Zhenzhen Kou

Yahoo! Search Sciences

2821 Mission College Blvd, Santa Clara, CA 95054

E-mail: zzkou AT yahoo-inc DOT com











I am now with Search Sciences Department at Yahoo! as a Relevance Scientist.

My current project is machine learning for ranking.

Research at CMU:

      Interests: Machine Learning, Information Extraction/Retrieval, data mining

      Advisor: William W. Cohen and Robert F. Murphy

      Minorthird: software for text learning, classification, extraction and annotations

      SLIF: Subcellular Location Image Finder

      CALO: Cognitive Assistant that Learns and Organizes


My thesis, stacked graphical learning, is a statistical learning model for collective inference over relational data. The most important feature of stacked graphical learning is that it is very efficient than the existing models and thus very competitive in applications. I have applied the idea of my thesis to document classifications, and named entity extraction. Also I have applied it to some inter-related subtasks in a complex information extraction system.



      Who Rated What

      I worked with Yan Liu to develop on a link prediction model for movie recommendation, which ranks 3rd(second runner-up) in the KDD Cup 07.

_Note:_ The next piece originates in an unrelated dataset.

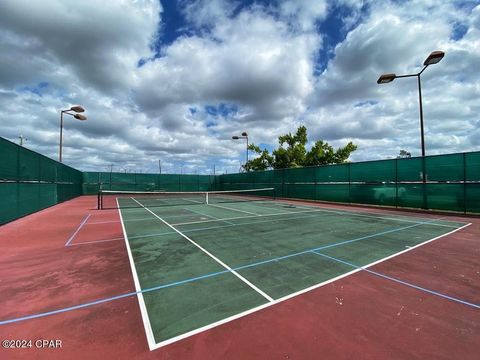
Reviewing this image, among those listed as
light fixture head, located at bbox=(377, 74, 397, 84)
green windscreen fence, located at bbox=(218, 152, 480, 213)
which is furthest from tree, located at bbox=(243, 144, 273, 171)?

      Please check out our paper for details.

      Stacked Graphical Learning package in Minorthird

I designed and implemented the Stacked Graphical Learning package in minorthird for classification on relational dataset. Stacked Graphical Learning is an efficient and effective statistical model for collective classification.

Please find more about the model in our SDM07 paper. Here is a tutorial to the package.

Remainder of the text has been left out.